Material to process ::

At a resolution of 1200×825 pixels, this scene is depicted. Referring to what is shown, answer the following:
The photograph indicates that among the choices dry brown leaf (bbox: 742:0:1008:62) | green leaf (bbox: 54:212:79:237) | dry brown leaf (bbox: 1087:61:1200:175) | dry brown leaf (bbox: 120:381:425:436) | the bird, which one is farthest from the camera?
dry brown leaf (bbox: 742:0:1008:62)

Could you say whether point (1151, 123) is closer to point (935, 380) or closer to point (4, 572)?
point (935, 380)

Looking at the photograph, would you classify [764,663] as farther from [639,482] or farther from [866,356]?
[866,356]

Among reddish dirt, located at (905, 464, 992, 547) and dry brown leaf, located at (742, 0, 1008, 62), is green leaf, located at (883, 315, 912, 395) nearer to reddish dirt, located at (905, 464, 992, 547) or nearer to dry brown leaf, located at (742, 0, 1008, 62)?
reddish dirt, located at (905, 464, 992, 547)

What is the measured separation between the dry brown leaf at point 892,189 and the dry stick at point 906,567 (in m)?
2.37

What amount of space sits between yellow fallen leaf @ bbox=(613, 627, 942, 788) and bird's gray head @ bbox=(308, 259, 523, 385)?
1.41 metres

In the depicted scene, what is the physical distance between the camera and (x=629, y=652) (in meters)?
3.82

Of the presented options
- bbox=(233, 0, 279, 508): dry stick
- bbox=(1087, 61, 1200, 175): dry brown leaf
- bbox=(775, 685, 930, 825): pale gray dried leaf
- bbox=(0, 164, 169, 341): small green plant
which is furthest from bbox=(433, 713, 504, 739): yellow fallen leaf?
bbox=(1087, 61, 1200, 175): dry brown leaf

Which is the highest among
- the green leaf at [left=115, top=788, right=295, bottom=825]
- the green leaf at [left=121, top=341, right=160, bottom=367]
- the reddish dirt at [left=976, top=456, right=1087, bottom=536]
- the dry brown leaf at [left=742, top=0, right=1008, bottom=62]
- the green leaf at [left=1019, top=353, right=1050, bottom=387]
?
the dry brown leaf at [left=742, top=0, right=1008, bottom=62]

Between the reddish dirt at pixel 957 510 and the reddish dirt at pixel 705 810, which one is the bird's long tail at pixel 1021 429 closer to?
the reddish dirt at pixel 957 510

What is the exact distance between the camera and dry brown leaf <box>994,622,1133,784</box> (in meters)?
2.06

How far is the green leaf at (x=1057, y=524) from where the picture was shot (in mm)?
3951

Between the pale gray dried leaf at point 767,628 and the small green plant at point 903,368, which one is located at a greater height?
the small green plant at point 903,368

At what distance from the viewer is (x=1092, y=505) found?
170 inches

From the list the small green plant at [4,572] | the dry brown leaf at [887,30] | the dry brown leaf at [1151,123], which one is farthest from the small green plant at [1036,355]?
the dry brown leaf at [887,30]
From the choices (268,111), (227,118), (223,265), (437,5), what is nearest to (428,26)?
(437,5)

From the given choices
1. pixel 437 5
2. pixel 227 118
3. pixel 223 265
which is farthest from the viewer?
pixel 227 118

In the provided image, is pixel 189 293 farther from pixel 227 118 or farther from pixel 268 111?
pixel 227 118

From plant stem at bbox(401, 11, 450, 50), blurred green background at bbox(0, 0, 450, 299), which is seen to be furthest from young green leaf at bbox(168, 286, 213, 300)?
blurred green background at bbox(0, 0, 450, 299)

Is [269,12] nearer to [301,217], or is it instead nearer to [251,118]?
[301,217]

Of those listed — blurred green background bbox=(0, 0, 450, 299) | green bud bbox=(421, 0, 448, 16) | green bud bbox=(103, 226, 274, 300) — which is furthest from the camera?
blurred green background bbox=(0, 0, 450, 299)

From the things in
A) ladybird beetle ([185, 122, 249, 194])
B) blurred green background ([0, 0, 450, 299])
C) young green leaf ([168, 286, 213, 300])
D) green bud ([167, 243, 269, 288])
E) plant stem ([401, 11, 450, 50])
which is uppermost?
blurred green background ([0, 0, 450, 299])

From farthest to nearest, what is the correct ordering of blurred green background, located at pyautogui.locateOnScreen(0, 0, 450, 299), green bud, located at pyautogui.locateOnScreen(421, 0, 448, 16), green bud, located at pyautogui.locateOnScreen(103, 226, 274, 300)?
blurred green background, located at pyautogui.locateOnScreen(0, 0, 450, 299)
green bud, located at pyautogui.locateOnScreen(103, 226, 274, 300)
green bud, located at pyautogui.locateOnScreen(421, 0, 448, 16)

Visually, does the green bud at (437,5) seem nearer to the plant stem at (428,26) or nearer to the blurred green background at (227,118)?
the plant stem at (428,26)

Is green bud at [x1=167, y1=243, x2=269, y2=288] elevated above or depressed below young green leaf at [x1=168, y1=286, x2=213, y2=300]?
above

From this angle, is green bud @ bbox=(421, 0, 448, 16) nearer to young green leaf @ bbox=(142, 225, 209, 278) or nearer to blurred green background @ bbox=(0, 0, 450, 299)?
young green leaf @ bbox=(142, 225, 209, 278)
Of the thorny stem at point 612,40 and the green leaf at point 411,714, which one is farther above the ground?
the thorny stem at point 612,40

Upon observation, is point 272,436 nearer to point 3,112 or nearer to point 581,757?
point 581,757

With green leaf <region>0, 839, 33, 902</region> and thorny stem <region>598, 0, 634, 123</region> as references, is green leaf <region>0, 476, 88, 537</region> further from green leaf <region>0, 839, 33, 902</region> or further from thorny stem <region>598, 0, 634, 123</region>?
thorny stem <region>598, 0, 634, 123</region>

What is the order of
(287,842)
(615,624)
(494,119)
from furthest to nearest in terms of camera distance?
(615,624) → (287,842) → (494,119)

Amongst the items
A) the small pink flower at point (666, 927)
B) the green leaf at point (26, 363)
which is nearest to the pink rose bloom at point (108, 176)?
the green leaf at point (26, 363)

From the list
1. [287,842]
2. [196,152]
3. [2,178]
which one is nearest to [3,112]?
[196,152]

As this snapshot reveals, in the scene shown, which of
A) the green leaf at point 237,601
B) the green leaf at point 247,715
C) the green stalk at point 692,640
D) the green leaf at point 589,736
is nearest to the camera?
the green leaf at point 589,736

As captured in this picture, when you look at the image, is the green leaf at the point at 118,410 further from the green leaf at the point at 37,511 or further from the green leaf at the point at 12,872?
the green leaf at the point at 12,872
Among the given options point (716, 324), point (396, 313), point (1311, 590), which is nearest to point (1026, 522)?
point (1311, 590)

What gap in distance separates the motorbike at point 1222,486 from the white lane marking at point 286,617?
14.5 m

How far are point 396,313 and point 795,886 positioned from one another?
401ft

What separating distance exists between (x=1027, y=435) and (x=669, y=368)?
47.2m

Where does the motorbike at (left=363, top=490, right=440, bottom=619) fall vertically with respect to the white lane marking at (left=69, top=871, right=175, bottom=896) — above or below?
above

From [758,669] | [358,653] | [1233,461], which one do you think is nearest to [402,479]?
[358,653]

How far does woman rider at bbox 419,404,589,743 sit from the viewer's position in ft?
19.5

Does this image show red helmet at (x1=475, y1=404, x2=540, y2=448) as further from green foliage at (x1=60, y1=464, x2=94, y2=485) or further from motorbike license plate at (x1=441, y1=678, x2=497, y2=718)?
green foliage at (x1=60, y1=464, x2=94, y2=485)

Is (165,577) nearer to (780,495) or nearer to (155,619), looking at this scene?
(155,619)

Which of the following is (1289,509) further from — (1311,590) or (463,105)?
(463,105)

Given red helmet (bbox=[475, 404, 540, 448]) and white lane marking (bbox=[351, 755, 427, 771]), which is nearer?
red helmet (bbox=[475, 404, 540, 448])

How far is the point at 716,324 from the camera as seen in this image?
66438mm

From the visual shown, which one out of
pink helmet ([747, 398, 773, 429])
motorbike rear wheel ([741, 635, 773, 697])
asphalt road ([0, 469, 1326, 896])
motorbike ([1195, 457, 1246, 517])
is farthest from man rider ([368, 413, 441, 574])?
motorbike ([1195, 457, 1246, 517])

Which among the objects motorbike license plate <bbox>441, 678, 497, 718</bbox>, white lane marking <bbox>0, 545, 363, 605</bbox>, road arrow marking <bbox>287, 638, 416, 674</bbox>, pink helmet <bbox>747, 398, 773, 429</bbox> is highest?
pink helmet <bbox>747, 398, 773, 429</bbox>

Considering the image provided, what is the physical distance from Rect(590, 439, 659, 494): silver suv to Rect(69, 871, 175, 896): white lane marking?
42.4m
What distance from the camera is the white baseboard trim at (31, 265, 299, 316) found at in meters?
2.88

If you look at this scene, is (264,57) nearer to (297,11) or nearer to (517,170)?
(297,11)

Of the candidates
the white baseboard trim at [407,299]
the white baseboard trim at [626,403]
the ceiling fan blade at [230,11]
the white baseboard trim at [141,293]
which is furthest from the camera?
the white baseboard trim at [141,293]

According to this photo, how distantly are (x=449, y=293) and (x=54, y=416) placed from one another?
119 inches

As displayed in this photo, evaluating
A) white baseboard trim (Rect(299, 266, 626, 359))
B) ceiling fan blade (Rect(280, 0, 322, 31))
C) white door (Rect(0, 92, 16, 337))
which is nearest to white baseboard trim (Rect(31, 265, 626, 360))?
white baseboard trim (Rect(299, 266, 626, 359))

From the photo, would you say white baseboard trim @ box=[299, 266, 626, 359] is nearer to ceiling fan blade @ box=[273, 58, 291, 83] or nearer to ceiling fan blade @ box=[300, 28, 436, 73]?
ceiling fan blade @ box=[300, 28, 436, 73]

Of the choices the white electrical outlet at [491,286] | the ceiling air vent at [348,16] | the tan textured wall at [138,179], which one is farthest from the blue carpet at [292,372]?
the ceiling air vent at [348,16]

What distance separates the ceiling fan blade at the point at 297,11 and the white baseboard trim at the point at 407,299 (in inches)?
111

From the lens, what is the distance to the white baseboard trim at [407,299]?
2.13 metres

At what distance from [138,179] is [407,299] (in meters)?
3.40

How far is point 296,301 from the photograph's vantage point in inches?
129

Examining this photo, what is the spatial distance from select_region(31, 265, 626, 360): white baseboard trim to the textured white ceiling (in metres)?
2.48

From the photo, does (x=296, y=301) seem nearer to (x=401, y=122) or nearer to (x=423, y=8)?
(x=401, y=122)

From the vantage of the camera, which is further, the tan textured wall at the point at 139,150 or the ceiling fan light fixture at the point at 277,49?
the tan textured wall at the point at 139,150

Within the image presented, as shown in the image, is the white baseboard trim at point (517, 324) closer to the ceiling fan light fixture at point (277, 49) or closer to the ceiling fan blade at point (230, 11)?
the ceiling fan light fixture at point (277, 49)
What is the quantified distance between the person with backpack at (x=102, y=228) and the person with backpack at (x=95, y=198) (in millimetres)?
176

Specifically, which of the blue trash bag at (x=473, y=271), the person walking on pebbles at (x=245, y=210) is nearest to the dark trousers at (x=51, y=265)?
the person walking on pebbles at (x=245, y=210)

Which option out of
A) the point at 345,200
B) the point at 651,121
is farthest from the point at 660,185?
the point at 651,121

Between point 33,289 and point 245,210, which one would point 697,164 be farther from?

Your instructions ::
Reproduce, exactly and with nothing added, the lines from the one that includes "From the vantage" through the last line of the material.

The reply ::
From the vantage of the camera, which is further, the tan textured wall at the point at 139,150 or the ceiling fan light fixture at the point at 277,49?
the tan textured wall at the point at 139,150

Within the image presented, as shown in the image, is the white baseboard trim at point (517, 324) closer to the ceiling fan light fixture at point (277, 49) or closer to the ceiling fan blade at point (230, 11)?
the ceiling fan light fixture at point (277, 49)
What is the quantified distance between the person with backpack at (x=102, y=228) and the person with backpack at (x=95, y=198) (in millimetres)?
176

Specifically, which of the blue trash bag at (x=473, y=271), the person walking on pebbles at (x=245, y=210) is nearest to the dark trousers at (x=51, y=265)?
the person walking on pebbles at (x=245, y=210)

Which option out of
A) the point at 345,200
B) the point at 651,121
is farthest from the point at 660,185?
the point at 651,121

Between point 33,289 and point 245,210, which one would point 697,164 be farther from?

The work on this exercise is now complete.